Au tribunal hier, y’avait un Algérien. Il est à Toulouse depuis qu’il a 13 ans. Il a presque 33 ans. Il a payé un avocat très cher. Il a sa mère et sa soeur ici, pourquoi ils le ramènent au centre ? ça leur ramène toujours du travail, voilà pourquoi. Je trouve plus les mots. J’en ai marre de la prison, ça fait presque 9 ans que j’ai quitté le pays, j’ai pas envie de retourner comme ça. En Italie quand ils savent pas leur origine ils les envoient en Albanie dans un grand centre, y’a des trucs incroyables, c’est pas une vie quand t’as pas de papier en Europe.
On vient chez eux, on est pas au paradis non plus. Hier j’ai bien parlé avec le juge, j’ai dit donnez-moi 24h et je quitte la France, laissez-moi une chance. Le policier m’a dit toi ta chance tu l’as eue déjà, tu es arrivé en France, tu n’as pas le droit d’avoir une deuxième chance. Ils provoquent, faut être fort dans la tête.. Même si vous pouvez pas venir pour une visite, parler avec vous c’est déjà beaucoup, ça fait du bien, tu remontes le moral à la personne. »

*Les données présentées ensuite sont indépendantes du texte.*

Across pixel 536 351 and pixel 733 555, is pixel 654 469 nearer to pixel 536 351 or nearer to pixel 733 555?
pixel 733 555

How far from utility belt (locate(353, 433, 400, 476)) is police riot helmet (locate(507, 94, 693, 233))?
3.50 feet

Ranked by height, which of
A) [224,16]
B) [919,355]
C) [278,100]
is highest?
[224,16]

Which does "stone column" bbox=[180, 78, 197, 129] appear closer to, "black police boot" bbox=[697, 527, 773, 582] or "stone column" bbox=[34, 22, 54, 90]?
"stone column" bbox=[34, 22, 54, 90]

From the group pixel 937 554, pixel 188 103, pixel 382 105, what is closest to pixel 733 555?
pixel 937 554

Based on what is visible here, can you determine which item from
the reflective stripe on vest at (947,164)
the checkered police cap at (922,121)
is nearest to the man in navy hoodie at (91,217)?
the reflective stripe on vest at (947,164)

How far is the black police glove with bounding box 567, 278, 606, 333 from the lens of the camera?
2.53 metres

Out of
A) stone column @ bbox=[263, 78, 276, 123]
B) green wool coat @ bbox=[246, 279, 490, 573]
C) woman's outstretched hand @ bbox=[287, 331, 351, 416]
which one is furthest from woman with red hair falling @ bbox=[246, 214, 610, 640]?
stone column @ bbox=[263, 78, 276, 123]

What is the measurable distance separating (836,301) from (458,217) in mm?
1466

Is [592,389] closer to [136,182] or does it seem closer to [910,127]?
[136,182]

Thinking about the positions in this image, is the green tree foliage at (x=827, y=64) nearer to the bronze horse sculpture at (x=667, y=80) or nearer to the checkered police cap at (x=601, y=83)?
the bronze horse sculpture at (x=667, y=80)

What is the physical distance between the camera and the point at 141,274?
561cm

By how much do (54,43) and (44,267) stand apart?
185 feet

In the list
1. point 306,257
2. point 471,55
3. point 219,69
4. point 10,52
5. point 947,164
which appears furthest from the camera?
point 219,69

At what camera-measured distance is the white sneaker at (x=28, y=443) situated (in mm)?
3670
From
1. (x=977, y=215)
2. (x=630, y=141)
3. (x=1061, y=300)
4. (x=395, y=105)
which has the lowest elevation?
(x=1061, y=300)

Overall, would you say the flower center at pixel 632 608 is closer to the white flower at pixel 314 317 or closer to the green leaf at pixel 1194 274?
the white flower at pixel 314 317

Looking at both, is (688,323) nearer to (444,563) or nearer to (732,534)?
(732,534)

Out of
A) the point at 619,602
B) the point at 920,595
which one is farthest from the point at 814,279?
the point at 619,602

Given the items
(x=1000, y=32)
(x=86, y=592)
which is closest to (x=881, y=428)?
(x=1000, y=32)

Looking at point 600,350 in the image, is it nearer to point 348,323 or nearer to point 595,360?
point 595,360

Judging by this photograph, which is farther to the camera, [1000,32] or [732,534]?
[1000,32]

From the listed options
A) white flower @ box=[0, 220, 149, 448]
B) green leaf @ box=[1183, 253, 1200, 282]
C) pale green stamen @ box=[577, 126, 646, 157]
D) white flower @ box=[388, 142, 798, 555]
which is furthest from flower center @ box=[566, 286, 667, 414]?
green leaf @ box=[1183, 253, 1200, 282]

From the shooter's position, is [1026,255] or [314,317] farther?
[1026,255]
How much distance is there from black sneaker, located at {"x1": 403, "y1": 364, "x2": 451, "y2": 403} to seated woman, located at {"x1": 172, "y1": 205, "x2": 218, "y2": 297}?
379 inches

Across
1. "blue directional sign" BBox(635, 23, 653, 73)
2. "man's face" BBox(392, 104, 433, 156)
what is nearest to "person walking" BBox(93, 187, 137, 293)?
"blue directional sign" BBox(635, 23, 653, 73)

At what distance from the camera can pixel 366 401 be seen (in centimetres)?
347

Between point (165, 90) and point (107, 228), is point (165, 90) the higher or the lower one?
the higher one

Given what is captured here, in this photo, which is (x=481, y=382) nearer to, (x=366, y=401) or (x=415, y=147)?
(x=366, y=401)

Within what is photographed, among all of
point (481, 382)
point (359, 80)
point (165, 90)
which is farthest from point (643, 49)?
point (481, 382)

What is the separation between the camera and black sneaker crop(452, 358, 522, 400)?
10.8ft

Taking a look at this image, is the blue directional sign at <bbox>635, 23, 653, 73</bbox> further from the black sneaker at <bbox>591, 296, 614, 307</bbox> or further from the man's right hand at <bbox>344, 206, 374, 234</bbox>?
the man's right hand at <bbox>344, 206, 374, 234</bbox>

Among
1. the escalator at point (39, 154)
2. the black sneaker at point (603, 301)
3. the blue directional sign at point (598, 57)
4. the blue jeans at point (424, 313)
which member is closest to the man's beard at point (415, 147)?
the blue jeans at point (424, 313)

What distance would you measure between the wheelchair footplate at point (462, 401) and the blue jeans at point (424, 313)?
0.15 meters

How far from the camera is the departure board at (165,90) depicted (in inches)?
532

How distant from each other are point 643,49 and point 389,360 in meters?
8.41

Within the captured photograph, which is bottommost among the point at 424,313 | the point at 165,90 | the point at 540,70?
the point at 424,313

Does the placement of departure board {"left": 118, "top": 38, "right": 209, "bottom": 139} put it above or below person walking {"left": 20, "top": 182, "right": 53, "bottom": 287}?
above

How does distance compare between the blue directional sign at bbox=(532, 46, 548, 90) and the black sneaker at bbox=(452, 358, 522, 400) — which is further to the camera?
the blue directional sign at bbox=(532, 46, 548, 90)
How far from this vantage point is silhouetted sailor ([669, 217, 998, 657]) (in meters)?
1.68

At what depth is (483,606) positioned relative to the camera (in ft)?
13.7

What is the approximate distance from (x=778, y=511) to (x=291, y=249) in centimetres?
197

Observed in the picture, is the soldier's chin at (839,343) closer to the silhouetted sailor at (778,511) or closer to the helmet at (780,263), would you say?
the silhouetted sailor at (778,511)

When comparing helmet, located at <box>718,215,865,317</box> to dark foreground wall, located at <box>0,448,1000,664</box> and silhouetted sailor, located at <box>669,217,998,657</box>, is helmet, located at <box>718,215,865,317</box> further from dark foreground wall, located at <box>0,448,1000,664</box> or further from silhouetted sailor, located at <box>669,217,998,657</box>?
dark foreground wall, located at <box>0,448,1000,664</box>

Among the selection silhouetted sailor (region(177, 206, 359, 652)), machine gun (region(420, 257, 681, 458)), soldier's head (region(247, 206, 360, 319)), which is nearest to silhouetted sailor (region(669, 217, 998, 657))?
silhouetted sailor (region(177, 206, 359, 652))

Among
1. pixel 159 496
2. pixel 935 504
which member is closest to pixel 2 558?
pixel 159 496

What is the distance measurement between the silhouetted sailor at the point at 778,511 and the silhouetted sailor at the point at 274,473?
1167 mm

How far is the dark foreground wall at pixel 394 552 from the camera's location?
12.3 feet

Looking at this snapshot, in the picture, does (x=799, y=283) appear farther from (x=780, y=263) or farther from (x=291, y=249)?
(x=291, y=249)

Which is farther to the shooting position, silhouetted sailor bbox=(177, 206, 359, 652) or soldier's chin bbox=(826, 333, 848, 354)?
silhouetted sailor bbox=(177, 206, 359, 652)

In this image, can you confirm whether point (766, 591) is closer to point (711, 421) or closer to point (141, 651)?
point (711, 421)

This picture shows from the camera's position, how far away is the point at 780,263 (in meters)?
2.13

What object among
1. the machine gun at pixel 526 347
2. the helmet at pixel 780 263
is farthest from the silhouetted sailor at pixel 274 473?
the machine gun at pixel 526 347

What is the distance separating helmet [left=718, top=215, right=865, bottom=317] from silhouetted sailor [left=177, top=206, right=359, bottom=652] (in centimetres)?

K : « J’ai une interdiction de territoire français depuis 2023. J’étais en Espagne, je suis revenu ici pour voir mon frère et ma nièce, je suis restée 3 jours, ils m’ont contrôlé j’étais en scooter, je me suis retrouvé en prison et après ici. Franchement ils ont foutu ma vie en l’air. J’étais en Espagne en train de régler ma situation, j’ai raté plein de RDV. Ok j’ai pas respecté la loi, j’étais sur le territoire français mais je comprends pas pourquoi ils font pas ce travail en prison. Comme ça à la sortie de prison soit ils te relâchent soit ils t’envoient au pays. Ils te mettent là pour galérer en plus. J’étais à la maison d’arrêt de Rodez et pour voir le consule, ils m’ont emmené à Sètes. Ils te posent des questions, ton nom où t’habites, ils prennent tes empreintes, ta photo. En tous cas où tu vas on te prend les empreintes, en garde à vue, quand tu sors de la prison, quand tu rentres ici au CRA, partout…
Je comprends pas à la télé, BFM ils disent que l’Algérie ne veut pas prendre ses ressortissants mais y’a des avions pour l’Algérie, j’ai rien compris.
Et toi t’attends, t’es dans le suspens, t’es stressé. Ça fait un mois que je suis là et ça bouge pas. Les conditions ici pour vivre c’est la catastrophe. C’est sale, y’a des gens fous, vraiment fous, t’arrives même pas à communiquer avec eux, y’a des provocations. La nourriture est dégueulasse, c’est le ramadan, hier j’ai rien mangé. Pour le ramadan, ils donnent pas de viande halal.
Avec la police moi je parle un minimum avec eux pour pas avoir de problèmes. Y’a un groupe ça va et un groupe c’est la catastrophe. Ils ont décidé d’enlever les couvertures, il fait froid la nuit. Un collègue a commencé à réclamer pendant le repas pour avoir les couvertures, on a tous réclamé. Il voulait pas rentrer au secteur, ils l’ont foutu au mitard, ils l’ont frappé de fou. Ils ont ramené ensuite les couvertures. La plupart ont pas de famille ici, les gens sont des fumeurs, ils ont pas de tabac, ils pètent les plombs, ils ont pas de fumette alors les gens craquent. Ils savent bien ça. Y’a rien qui va ici. Y’a des chambres sans eau chaude, les sanitaires ça sent la pisse. »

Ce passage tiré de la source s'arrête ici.